Tabela 3 – Classificação do estado geral das rodovias: privadas x públicas

Privada Pública

Extensão (km) Total (%) Extensão (km) Total (%)

Ótimo 7.099 37,4 2.879 3,6 Bom 6.962 36,7 20.421 25,7 Regular 4.125 21,8 33.483 42,1 Ruim 657 3,5 16.052 20,2 Péssimo 117 0,6 6.680 8,4 Total 18.960 100 79.515 100

Fonte: Confederação Nacional do Transporte (2014a).

Quando se considera as rodovias de estado ruim, aquelas sob a tutela da iniciativa privada correspondem a 3,5%, enquanto nas rodovias públicas, em 20,2% da extensão analisada apresentou um estado ruim. E, de uma forma geral, as rodovias com

melhor estado de conservação são as privadas, sendo que 74,1% destas rodovias apresentam um estado de conservação bom ou ótimo.

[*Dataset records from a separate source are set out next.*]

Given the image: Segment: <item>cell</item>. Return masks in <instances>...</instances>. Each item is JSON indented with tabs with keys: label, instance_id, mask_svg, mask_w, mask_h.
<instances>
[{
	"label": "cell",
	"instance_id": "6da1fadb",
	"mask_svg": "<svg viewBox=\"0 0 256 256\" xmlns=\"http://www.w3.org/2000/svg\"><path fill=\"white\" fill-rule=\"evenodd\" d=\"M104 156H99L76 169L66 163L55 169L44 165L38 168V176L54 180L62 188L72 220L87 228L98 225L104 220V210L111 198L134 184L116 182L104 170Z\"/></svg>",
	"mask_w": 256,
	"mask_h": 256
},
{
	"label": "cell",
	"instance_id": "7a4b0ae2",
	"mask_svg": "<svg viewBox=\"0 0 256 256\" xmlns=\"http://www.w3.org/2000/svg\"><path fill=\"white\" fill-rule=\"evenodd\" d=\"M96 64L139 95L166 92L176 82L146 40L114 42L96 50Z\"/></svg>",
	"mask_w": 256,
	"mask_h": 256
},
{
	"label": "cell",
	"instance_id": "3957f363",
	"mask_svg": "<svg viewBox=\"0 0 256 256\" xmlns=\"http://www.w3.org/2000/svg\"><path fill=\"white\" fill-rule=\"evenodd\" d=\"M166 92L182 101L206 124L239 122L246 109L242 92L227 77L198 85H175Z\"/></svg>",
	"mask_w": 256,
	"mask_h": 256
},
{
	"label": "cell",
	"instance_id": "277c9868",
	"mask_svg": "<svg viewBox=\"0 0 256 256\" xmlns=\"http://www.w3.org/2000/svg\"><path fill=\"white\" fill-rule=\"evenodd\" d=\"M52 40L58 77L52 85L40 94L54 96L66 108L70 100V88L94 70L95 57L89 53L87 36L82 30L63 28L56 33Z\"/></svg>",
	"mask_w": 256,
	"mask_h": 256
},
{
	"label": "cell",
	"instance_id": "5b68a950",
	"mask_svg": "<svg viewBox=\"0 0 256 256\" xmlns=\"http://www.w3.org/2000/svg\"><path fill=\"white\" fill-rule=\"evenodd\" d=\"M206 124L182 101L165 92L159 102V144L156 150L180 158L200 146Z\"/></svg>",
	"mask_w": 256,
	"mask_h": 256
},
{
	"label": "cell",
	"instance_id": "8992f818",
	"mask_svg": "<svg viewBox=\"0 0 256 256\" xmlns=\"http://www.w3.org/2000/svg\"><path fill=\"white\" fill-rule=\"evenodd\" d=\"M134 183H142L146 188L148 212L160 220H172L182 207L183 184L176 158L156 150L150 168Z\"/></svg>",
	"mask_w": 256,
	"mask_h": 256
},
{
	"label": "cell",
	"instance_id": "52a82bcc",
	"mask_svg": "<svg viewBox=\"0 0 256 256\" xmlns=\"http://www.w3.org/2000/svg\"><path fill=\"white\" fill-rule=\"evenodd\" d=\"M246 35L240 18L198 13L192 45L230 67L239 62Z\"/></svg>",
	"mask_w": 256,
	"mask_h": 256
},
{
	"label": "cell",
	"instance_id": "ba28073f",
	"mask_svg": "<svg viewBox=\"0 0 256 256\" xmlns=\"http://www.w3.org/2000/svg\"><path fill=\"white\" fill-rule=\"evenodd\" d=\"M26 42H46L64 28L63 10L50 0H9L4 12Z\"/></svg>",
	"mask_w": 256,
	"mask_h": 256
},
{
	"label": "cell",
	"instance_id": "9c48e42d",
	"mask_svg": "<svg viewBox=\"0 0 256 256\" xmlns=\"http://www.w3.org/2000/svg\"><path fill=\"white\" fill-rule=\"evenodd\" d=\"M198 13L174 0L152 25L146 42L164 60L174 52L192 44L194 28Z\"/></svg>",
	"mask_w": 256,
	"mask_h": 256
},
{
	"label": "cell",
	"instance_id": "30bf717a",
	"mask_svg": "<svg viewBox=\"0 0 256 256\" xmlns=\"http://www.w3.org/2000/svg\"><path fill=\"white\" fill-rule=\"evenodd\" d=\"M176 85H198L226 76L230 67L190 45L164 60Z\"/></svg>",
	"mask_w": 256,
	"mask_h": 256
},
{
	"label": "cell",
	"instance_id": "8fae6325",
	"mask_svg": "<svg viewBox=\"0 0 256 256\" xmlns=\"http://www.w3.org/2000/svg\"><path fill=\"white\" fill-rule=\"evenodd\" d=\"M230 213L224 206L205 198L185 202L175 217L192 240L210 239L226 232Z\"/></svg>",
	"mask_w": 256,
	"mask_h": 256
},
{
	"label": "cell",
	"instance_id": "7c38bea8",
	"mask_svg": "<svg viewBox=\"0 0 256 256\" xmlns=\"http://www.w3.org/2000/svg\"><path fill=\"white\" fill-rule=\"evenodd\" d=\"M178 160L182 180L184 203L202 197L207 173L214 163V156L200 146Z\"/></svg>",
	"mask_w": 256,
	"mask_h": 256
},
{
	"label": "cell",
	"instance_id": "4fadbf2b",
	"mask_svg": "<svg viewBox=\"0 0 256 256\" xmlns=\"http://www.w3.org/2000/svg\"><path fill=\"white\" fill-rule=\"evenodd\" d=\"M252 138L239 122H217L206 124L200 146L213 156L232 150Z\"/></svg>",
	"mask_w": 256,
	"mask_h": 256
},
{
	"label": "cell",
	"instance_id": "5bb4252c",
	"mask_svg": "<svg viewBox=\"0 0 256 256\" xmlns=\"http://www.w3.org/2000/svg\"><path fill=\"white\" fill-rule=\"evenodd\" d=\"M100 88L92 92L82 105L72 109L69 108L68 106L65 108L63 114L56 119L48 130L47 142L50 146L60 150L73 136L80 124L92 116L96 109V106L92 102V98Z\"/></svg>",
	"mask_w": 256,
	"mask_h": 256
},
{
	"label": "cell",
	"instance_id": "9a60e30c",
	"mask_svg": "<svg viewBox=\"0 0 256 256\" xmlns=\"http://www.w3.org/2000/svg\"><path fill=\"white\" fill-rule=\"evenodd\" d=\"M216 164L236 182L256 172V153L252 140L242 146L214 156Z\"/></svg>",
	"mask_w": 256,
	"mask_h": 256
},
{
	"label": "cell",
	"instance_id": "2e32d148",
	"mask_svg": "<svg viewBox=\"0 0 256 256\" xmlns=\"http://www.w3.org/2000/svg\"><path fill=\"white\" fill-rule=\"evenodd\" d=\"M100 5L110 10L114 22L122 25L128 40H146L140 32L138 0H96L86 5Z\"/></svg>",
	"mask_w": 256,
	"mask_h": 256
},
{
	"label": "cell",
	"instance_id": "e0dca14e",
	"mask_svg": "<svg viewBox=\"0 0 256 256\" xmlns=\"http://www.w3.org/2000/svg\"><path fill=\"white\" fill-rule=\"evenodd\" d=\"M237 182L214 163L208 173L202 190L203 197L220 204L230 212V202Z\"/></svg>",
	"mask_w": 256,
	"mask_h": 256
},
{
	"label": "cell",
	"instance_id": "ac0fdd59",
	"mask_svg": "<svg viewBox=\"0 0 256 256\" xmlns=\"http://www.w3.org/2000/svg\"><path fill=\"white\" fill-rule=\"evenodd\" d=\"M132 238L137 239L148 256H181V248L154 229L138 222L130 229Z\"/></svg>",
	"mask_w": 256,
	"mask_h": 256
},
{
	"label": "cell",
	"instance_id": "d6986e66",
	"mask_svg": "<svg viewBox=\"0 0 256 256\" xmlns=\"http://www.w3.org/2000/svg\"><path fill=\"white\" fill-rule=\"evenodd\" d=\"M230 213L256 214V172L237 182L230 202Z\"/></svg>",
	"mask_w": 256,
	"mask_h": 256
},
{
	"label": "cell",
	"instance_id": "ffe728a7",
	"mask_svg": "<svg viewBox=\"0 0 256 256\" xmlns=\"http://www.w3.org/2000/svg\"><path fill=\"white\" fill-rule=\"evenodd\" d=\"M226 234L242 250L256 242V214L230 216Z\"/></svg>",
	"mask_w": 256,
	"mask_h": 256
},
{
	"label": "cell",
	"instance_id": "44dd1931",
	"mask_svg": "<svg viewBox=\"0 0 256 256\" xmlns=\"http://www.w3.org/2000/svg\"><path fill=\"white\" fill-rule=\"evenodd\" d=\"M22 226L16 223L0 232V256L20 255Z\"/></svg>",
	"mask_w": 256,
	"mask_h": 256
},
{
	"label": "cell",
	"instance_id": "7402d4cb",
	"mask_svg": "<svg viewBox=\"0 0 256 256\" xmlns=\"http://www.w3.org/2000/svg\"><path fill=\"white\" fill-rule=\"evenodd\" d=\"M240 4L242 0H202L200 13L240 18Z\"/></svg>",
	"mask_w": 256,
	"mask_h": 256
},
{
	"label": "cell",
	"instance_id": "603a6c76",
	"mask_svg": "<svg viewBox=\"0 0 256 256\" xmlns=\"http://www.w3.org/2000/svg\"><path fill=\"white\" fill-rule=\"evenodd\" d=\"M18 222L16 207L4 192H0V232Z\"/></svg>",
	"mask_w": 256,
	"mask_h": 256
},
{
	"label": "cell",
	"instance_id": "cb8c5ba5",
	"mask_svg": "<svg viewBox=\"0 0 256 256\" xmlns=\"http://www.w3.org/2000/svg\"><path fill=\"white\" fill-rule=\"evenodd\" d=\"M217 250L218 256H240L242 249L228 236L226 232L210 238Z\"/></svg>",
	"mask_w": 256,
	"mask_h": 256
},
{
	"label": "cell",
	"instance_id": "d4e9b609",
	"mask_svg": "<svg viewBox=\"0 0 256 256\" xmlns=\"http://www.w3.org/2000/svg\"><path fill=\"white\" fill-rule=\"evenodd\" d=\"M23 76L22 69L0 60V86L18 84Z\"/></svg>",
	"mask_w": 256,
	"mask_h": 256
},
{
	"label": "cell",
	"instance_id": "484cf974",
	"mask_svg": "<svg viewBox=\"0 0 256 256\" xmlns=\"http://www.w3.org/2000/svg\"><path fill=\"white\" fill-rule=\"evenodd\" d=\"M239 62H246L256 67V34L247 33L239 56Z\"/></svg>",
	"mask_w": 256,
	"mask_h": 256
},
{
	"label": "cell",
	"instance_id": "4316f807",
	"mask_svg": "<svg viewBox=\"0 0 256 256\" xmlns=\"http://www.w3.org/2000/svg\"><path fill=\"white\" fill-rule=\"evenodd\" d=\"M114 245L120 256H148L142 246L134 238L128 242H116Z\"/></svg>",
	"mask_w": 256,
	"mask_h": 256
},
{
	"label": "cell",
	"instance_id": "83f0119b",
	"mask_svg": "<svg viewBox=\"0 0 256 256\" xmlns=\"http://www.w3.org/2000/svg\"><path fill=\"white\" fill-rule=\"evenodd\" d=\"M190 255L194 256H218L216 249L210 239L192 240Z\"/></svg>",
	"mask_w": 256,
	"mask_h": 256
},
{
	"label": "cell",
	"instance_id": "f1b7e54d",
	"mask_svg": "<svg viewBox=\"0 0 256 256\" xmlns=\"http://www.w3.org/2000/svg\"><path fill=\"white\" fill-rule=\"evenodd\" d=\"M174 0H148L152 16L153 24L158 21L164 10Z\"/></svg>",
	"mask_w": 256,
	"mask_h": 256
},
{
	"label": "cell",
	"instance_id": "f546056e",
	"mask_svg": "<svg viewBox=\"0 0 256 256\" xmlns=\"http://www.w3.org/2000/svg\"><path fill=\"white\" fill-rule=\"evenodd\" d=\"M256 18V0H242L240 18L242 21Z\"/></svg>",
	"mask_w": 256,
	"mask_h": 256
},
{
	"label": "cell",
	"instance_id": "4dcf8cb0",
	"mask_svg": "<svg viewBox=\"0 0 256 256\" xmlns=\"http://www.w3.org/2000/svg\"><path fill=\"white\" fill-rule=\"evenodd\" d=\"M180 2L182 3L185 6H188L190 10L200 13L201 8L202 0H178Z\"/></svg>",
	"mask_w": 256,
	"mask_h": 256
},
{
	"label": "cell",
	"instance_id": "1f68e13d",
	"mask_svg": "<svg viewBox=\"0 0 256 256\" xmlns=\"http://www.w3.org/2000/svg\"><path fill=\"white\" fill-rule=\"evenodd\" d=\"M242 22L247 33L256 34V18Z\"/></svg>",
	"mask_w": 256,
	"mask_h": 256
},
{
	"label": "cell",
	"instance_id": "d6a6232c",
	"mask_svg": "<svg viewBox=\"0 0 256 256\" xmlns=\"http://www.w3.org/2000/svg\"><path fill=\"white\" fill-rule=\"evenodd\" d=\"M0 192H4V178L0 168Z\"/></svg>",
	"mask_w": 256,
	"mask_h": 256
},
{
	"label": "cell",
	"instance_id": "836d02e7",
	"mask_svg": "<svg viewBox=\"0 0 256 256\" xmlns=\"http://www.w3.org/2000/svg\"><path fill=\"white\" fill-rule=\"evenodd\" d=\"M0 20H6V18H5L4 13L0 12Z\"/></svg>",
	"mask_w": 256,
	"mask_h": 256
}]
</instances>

No entanto, quando se considera as rodovias públicas, apenas 29,3% da extensão analisada apresenta uma qualidade ótima ou boa.

Os dados da Confederação Nacional do Transporte (2014a) apontam, também, que a condição das rodovias brasileiras eleva o custo operacional do transporte em média 26%, sendo que na região Norte este custo chega a 37,6% e na região Sudeste corresponde a 20,8%, o menor custo das regiões brasileiras. Dados simulados pela pesquisa mostram que o custo operacional dos caminhões seria 95,1% mais alto quando a rodovia é avaliada como péssima em comparação com uma via considerada ótima. Considerando o estado de conservação regular, que é o predominante no país (42,1%), a elevação do custo operacional seria de 41%, comparado com um estado de conservação ótimo.

Assim, esta elevação do custo operacional certamente deve ser repassada para o preço do frete. E, com isso o preço dos bens pode ser reajustado em virtude do frete mais elevado. Desta forma, “(...) parte do custo elevado dos produtos nacionais deve-se a inadequada gestão das rodovias” (CONFEDERAÇÃO NACIONAL DO TRANSPORTE, 2014a, p.338).

Além de questões associadas ao custo do transporte, a qualidade das vias influi ainda na segurança dos usuários. Os dados da Confederação Nacional do Transporte (2014a) mostram que no ano de 2013 ocorreram aproximadamente 187 mil acidentes nas rodovias federais. E 39% dos casos envolviam acidentes com vítimas, o que levou à morte 6.885 pessoas. Embora seja impossível mensurar o valor de uma vida, os dados da pesquisa mostram que o custo dos acidentes em rodovias foi de R$ 17,7 bilhões.